> **About this exercise**: Return every entry exactly, except for any pictures.

> **Raw data**:

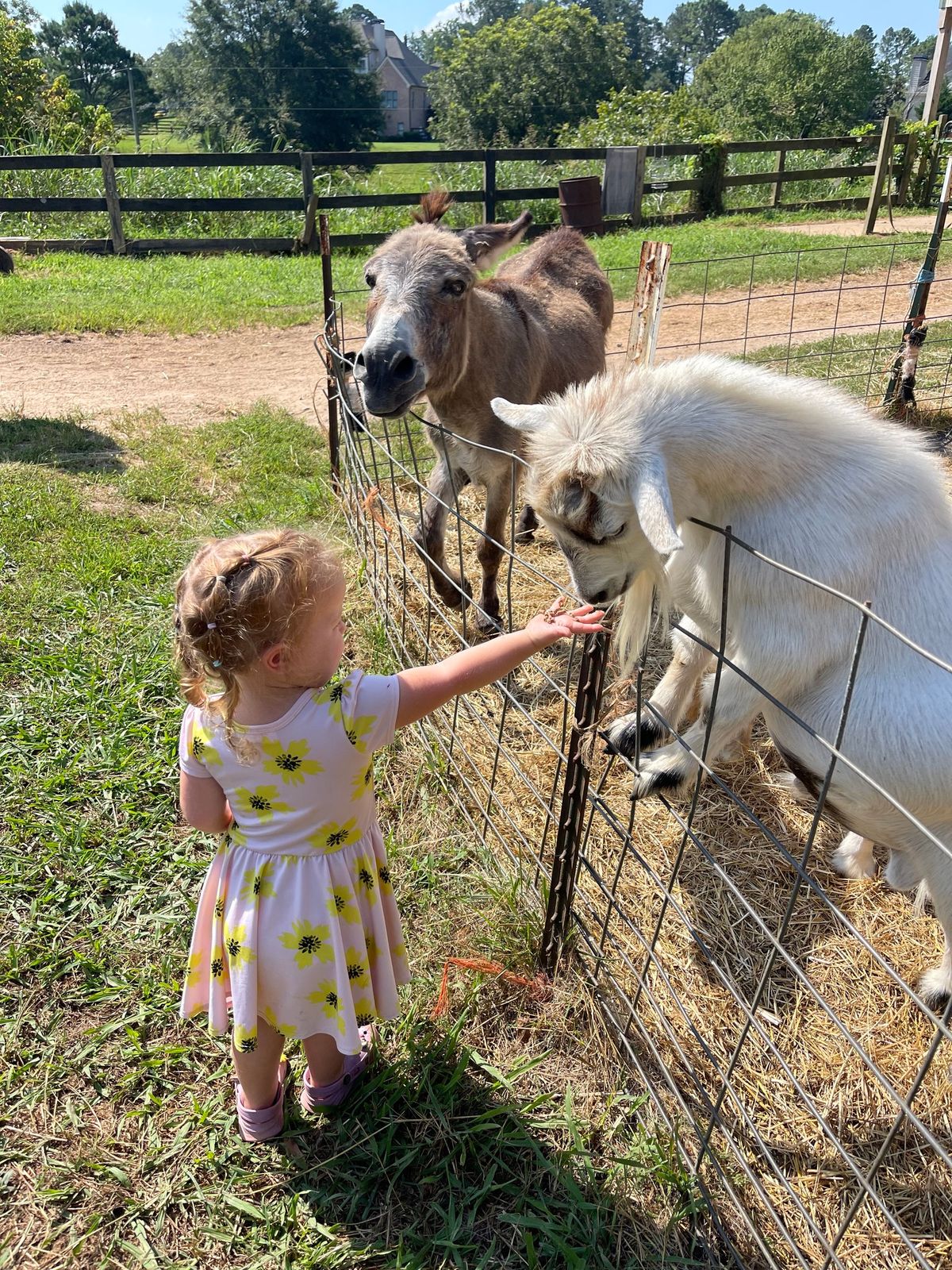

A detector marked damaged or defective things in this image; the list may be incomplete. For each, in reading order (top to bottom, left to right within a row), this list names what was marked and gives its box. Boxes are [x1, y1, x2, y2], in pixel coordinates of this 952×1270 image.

rusty metal post [324, 210, 343, 487]
rusty metal post [540, 629, 614, 975]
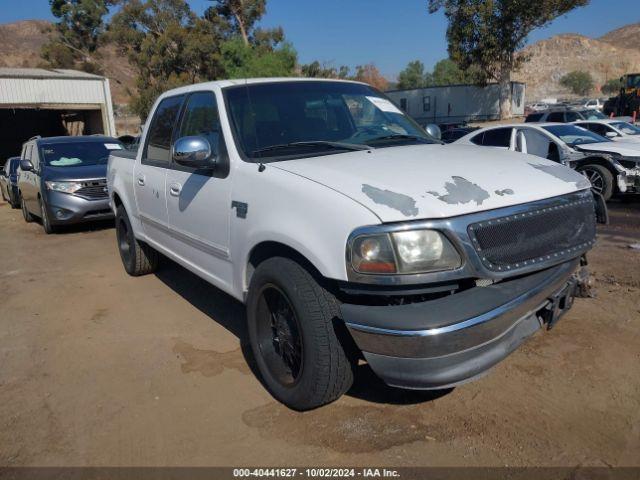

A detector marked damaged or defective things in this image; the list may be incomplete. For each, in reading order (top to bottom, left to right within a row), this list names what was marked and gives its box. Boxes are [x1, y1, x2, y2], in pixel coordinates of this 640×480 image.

peeling paint on hood [272, 144, 588, 223]
damaged car [456, 124, 640, 201]
damaged car [109, 79, 600, 408]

> **Expected answer**:
A detector marked damaged or defective things in this image; the list may be incomplete. For each, in reading order (top to bottom, left to right within a row), this list names what was marked and gives its box. Boxes are [x1, y1, x2, y2], in pixel coordinates of this 952×1270 image.

rusty metal post [324, 210, 343, 487]
rusty metal post [540, 629, 614, 975]

A detector marked damaged or defective things in this image; the list may be incomplete. For each, in reading order (top to bottom, left to right within a row), this list names what was marked and gives its box. Boxes are [x1, y1, x2, y2], in pixel coordinates of this 640×480 image.

peeling paint on hood [272, 144, 588, 223]
damaged car [456, 124, 640, 201]
damaged car [109, 79, 600, 408]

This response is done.